┌─ READING PASSAGE

Interesting work - and some ideas for the future
Posted Jul 13, 2006 19:36 UTC (Thu) by ringerc
In reply to: Interesting work - and some ideas for the future
Parent article: The 2006 Linux Filesystems Workshop (Part III)
Versioning FSs get problematic when you consider that they're most useful in areas like network file servers and home directories. Lots of programs like to drop large amounts of crap in these places, much of which should not be versioned. Consider program scratch files, thumbnail DBs, etc. Identifying these files and avoiding versioning them would be extremely useful.
Ageing out versions sounds like a good idea. You might also want to look into a winnowing process where fewer versions are kept further back in time, rather than just using a strict version count or time limit. I refer to something akin to the way round robin databases work - you keep one file from a month ago, one for each prior week, one every day for this week, and one every hour (assuming of course that the file was actually modified in each period). This helps reduce the "damn, I save every five minutes so my versions only go back an hour" problem.
Being able to mount a read-only view of the FS frozen at a point in time would be an incredibly nice inteface to the versions that wouldn't require any special tools. User says "Yeah, I deleted it some time today" ... so I just:
mount -o version_date=`date -d 'yesterday' +%Y-%m-%d-%H-%M-%S` /path/to/device /path/to/samba/share/yesterdays_files
and the user can just access `yesterday's files' with samba. For that matter, imagine a rolling view:
mount -o version_age=24h ....
so the mount shows files as they were 24h ago, updating (roughly, presumably in chunks) with time. Stupid idea? Probably. Useless? Probably. Fixed point-in-time views that were mountable would be amazingly useful though ... like a coarse continual snapshot.

└─
┌─ DATASET EXTRACT

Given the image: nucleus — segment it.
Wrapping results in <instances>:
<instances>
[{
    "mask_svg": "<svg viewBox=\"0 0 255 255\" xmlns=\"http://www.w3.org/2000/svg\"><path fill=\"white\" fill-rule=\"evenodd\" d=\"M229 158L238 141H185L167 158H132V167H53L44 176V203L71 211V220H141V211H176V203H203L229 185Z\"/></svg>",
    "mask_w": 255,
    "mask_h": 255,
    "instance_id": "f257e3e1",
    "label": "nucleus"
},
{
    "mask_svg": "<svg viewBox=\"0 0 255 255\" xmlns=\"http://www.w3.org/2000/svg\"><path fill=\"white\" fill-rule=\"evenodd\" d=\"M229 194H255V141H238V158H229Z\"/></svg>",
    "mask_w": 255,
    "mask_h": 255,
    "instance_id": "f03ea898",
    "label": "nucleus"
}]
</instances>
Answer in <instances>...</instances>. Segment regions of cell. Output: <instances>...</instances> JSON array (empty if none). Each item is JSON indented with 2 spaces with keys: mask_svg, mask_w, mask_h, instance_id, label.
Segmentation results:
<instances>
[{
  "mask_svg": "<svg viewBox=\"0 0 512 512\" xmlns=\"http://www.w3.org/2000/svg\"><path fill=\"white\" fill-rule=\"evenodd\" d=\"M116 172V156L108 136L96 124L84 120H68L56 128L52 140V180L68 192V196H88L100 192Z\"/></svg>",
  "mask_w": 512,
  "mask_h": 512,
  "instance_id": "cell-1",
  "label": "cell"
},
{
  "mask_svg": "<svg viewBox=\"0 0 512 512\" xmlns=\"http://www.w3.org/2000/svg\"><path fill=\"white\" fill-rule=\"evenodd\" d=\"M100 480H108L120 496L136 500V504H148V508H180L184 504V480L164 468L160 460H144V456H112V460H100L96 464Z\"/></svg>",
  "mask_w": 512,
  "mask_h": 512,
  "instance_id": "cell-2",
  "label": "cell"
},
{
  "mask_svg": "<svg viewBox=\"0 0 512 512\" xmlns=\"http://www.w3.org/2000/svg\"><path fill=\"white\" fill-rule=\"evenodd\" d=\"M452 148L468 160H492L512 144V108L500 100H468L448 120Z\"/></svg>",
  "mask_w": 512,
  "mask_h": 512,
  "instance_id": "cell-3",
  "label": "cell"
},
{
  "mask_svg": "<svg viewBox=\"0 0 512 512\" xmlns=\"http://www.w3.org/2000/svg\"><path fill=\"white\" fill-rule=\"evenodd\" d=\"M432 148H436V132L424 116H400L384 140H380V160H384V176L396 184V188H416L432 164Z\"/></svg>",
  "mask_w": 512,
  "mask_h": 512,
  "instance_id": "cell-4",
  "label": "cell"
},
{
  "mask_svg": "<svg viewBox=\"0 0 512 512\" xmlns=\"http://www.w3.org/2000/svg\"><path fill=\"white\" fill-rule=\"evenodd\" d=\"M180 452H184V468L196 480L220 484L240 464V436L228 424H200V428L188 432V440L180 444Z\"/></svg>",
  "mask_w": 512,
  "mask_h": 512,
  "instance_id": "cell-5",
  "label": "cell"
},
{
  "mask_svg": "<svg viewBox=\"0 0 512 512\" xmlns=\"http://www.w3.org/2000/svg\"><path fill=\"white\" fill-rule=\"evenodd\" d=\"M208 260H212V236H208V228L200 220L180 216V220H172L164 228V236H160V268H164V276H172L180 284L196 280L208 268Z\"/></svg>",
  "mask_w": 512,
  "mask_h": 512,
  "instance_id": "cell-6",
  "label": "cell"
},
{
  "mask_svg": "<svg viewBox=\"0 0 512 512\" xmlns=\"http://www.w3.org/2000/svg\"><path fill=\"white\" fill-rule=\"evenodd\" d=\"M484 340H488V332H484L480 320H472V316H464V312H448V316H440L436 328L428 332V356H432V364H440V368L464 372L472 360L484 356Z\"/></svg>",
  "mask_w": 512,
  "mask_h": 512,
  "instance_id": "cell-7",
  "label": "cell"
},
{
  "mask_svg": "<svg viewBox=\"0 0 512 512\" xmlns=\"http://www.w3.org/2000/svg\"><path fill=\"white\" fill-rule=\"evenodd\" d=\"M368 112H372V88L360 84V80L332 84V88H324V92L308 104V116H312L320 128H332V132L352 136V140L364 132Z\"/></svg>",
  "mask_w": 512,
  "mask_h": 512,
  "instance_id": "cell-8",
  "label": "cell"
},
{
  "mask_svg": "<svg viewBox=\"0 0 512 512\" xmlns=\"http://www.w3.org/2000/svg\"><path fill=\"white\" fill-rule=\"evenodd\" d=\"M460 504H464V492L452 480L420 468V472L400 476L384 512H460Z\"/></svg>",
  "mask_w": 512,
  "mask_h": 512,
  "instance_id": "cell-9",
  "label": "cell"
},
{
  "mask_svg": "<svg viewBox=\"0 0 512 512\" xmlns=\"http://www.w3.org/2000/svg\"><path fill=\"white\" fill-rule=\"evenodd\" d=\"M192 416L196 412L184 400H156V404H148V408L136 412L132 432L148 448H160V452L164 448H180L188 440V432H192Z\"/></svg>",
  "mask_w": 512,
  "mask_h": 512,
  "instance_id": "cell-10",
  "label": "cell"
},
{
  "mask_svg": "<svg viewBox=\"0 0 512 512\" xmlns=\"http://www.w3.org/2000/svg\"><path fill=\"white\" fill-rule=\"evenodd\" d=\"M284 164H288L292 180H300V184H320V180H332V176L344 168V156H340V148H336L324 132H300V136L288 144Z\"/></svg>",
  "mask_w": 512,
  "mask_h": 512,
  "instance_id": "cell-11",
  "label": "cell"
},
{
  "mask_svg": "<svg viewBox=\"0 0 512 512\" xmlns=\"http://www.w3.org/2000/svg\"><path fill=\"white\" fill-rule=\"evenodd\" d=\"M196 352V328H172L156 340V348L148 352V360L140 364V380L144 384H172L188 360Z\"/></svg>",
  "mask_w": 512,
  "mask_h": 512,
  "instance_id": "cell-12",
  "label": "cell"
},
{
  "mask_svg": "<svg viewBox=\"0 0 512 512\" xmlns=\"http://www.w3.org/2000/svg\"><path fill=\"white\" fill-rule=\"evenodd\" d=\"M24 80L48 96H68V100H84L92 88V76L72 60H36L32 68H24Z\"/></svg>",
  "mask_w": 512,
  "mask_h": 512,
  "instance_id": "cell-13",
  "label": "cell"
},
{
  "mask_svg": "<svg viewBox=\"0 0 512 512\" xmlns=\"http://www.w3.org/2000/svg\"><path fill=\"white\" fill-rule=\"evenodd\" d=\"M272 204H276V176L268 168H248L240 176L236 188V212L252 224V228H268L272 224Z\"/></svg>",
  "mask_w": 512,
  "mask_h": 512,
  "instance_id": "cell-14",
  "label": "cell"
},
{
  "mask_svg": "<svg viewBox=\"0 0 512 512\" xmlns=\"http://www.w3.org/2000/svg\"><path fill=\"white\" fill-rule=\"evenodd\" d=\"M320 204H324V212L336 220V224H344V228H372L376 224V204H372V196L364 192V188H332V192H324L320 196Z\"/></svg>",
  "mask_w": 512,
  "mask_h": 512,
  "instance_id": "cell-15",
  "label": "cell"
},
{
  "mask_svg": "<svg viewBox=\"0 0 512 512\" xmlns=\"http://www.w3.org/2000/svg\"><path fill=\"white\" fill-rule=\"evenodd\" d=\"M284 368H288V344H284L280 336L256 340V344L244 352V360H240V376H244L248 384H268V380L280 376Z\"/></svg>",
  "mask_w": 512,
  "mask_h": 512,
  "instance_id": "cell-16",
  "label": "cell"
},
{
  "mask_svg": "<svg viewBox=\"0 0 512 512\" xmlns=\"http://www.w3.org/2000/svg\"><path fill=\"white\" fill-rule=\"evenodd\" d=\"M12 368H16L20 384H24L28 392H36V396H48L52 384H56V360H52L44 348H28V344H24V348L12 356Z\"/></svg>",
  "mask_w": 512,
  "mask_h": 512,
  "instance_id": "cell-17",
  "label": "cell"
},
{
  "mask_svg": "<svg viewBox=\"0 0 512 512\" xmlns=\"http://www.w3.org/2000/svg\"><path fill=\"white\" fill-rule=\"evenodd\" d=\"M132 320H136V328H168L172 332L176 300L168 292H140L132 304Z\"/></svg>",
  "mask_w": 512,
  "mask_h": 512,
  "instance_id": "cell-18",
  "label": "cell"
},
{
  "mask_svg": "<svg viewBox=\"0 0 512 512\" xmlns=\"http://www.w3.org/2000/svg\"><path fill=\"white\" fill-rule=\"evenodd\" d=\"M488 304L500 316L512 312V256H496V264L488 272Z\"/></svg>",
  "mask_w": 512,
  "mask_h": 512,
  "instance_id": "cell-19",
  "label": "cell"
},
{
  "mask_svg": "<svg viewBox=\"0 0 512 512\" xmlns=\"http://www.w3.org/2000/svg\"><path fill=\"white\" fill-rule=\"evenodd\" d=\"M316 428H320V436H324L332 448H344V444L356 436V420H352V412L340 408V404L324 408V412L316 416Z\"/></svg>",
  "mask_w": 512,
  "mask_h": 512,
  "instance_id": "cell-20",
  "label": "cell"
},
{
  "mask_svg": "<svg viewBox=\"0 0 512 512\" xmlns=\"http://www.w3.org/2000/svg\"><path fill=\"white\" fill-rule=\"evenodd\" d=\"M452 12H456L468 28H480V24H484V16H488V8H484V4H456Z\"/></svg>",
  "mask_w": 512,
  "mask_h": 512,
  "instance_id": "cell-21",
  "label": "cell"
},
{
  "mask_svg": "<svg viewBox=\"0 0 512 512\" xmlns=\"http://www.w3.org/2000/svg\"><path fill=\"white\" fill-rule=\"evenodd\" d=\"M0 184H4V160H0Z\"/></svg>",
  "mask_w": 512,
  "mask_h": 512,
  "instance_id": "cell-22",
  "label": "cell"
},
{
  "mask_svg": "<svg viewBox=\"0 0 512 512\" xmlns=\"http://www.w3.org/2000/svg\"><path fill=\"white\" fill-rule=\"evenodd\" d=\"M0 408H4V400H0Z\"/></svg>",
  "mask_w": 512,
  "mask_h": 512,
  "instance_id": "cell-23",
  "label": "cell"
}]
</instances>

└─

**ABOUT THIS EXERCISE:**
Rewrite everything in the comment on versioning filesystems from "Being able to" down to "coarse continual snapshot.", replacing "read-only" with "write-protected".

**WRITTEN RESPONSE:**
Being able to mount a write-protected view of the FS frozen at a point in time would be an incredibly nice inteface to the versions that wouldn't require any special tools. User says "Yeah, I deleted it some time today" ... so I just:
mount -o version_date=`date -d 'yesterday' +%Y-%m-%d-%H-%M-%S` /path/to/device /path/to/samba/share/yesterdays_files
and the user can just access `yesterday's files' with samba. For that matter, imagine a rolling view:
mount -o version_age=24h ....
so the mount shows files as they were 24h ago, updating (roughly, presumably in chunks) with time. Stupid idea? Probably. Useless? Probably. Fixed point-in-time views that were mountable would be amazingly useful though ... like a coarse continual snapshot.